アマ時代は〝レスリングの神様〟と呼ばれた本田(1988年5月、代々木第二)

 本田は小学校からレスリングを始め、88年のソウル五輪、92年のバルセロナ五輪を含め3度の五輪出場、計8度の全日本選手権制覇を誇る。レスリング漬けの人生で音楽は心のオアシスだった。

 自衛隊を辞めてプロレスに転向することが決まったころ、ライブハウスにも頻繁に通えるようになった。そこで次第にアマチュアバンドのメンバーたちとも知り合うようになった。全日本プロレスに入門したのが93年春。10月にデビューを果たすと翌年、思わぬ転機が訪れた。

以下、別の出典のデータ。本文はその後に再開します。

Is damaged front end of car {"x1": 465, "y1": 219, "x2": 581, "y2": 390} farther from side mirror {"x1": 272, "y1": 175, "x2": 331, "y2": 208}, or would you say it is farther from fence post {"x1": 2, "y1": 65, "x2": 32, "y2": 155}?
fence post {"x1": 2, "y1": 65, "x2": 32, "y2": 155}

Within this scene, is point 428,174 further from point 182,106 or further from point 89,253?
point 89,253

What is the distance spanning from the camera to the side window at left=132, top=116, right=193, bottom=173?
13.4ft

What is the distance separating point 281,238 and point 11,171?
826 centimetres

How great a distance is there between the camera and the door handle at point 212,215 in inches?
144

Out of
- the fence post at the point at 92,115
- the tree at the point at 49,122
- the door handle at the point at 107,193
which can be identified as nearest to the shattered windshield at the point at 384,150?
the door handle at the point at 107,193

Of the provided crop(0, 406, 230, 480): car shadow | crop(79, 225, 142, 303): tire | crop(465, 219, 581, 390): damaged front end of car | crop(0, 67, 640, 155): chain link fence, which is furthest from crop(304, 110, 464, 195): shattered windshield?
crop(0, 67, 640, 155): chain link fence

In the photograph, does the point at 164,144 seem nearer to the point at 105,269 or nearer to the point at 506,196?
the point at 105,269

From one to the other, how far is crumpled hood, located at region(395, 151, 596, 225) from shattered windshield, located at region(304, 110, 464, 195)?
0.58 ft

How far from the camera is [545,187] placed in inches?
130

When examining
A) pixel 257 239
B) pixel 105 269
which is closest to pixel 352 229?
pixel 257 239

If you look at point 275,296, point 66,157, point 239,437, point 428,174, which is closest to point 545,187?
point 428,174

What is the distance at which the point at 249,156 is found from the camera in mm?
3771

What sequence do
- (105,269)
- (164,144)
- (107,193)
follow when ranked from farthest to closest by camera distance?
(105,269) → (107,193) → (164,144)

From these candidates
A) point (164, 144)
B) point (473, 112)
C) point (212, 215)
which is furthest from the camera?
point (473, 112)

【本田の話】弟がやっていたアマチュアバンドで、私がボーカルをやったんですよ。「ラモーンズ」のコピーで「タモーンズ」という名前でした。その後、7人のメンバーが集まり、毎年暮れにライブハウスでライブをやることになりました。全日本の時は大っぴらにできませんでしたから、ジョーイ・ラモーンをもじってジョーイ・タモーンを名乗り、歌っていたんです(笑い)。

 年末を中心に多い時では年に4回もライブを開催したというタモーンズのライブには、小橋建太や志賀賢太郎、菊地毅ら当時バーニングのメンバーが応援に駆けつけたこともある。関係者合わせて50~60人の小規模なライブだったが、人前で歌うことには変わりはない。選手会の忘年会が終わった後に、スタジオに直行したこともある。もちろん忘年会では酒は一滴も飲まずに、朝の7時、8時まで練習を続けた。弟の協力で、インディーズレーベルからCDが発売されたこともある。

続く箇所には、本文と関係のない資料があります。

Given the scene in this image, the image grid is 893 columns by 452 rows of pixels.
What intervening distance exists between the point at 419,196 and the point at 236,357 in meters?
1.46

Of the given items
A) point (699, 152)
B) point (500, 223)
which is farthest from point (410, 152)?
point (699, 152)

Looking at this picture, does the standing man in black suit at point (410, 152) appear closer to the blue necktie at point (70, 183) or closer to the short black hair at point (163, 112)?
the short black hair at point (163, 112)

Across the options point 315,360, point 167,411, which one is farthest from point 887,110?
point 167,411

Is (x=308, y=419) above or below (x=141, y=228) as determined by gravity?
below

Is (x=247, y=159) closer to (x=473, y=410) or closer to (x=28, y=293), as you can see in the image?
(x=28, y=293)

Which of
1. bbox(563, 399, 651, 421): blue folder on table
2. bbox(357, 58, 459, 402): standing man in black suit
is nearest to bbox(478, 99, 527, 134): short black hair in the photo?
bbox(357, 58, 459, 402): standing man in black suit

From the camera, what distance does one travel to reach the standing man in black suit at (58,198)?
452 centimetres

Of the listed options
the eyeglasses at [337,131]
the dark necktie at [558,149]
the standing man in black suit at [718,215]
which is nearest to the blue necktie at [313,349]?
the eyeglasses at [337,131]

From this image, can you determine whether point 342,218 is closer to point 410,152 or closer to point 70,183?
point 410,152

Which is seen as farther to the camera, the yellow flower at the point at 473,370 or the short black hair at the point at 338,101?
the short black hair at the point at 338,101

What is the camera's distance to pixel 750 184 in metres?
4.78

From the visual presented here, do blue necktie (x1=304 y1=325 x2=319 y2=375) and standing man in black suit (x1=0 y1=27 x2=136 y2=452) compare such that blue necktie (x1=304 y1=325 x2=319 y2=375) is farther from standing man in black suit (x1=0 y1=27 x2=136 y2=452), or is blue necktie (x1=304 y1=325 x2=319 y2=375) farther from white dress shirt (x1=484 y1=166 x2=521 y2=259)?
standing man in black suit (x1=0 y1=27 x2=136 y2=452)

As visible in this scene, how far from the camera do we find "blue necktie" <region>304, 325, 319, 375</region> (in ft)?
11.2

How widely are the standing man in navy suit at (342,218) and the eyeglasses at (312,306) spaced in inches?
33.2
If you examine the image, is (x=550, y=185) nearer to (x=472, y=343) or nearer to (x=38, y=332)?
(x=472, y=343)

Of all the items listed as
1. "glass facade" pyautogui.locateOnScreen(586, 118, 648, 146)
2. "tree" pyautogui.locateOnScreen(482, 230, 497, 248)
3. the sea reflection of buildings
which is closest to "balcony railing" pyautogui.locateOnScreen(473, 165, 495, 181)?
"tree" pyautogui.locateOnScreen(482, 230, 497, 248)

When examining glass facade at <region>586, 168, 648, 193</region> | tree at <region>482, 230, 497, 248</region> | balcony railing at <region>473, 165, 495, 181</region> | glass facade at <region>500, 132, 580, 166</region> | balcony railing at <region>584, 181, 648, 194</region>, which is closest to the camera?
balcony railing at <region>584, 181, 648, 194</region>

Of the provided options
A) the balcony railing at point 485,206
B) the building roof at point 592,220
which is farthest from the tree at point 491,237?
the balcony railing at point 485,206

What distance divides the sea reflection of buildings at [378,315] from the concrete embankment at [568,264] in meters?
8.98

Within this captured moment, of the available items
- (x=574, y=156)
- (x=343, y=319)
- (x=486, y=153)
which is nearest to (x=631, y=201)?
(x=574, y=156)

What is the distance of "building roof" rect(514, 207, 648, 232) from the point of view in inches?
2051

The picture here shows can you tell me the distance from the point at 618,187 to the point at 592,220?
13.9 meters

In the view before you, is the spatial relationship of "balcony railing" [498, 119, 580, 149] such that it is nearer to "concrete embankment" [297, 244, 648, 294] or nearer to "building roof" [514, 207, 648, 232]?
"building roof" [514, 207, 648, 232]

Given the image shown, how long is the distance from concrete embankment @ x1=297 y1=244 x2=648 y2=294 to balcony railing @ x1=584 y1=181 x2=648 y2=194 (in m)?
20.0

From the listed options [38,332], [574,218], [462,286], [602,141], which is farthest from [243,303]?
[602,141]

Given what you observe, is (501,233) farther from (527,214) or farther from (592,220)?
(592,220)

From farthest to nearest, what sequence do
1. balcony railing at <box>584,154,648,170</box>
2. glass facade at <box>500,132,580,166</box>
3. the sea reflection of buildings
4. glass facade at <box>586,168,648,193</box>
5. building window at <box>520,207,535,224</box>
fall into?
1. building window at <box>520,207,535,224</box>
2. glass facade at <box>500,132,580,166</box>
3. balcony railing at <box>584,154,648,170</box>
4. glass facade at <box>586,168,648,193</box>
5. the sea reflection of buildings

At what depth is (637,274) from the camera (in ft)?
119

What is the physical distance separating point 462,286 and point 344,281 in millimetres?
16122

 さらにドイツの某有名バンドから「オムニバスに曲を入れないか」という打診があったこともある。気がつけばタモーンズは10年以上のキャリアを重ね、ハードコアパンク界にその名をとどろかす存在になっていた。だが3年前の暮れから、ライブ活動を中止。バンドをまとめる立場にあったメンバーの一人が心臓に持病を抱えており、その後亡くなったためだ。

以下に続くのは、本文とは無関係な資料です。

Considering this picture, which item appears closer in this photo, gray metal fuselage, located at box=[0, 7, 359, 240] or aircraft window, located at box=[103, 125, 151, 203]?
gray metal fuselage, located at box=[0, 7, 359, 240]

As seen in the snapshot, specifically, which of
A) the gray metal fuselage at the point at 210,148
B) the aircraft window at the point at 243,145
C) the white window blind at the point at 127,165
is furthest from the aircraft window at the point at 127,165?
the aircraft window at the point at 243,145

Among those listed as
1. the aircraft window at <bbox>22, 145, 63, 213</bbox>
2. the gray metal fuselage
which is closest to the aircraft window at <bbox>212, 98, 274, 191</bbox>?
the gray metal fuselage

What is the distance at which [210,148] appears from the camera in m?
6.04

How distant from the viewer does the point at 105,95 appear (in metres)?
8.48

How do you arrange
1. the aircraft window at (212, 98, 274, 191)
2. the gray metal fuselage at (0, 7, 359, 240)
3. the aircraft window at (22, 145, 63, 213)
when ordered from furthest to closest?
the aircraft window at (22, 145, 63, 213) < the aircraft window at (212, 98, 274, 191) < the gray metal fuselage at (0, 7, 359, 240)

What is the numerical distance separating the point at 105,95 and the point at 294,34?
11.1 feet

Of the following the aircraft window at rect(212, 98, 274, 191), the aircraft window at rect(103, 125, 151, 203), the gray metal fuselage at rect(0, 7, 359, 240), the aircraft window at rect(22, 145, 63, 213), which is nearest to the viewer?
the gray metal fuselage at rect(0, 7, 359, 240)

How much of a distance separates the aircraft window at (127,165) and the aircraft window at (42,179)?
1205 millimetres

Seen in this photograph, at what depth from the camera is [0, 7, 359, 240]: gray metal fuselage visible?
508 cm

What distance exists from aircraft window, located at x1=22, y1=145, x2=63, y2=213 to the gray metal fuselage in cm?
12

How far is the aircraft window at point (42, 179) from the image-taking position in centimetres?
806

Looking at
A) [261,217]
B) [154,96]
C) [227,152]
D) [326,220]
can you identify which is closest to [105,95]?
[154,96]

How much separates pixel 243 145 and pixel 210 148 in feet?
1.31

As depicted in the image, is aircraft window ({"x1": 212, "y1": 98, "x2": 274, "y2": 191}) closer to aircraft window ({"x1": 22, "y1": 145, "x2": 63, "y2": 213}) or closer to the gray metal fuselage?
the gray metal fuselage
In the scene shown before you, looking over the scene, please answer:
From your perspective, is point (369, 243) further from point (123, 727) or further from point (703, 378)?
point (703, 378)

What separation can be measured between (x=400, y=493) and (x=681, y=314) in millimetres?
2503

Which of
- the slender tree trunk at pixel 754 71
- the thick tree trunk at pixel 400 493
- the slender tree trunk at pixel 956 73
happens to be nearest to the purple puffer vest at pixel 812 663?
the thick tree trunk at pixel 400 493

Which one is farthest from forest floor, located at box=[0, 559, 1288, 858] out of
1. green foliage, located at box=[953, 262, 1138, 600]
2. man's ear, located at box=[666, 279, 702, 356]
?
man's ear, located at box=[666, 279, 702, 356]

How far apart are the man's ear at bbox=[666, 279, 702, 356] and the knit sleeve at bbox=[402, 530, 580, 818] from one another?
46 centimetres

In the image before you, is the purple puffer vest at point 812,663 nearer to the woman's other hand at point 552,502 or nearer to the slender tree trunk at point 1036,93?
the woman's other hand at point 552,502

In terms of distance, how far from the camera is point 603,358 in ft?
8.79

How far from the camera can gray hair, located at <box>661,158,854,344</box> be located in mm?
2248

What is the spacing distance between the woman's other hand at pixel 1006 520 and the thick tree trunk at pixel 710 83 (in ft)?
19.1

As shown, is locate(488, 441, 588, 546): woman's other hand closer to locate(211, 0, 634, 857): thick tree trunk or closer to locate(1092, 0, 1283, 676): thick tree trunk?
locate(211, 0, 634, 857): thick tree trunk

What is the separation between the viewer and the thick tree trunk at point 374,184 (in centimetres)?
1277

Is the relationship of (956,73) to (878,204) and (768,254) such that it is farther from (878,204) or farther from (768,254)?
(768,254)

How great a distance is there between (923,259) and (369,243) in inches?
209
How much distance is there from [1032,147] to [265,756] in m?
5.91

【本田の話】区切りにもう一度みんなで集まって、演奏しようかという話はしています。音楽は自分を動かす着火剤みたいなものですかね。

ステージでもリングでも本田はロングヘアを振り乱す

 本田の入場曲は英国のハードコアパンクバンドG・B・Hの「NO SURVIVORS」。バルセロナ五輪後、G・B・Hの来日コンサートに出かけたことは一生忘れない。人生の思い出が詰まった激しいリフに乗って、今日もリングへと向かう。

※この連載は2009年4月~2010年3月まで全33回で紙面掲載されました。東スポnoteでは当時よりも写真を増やしてお届けします。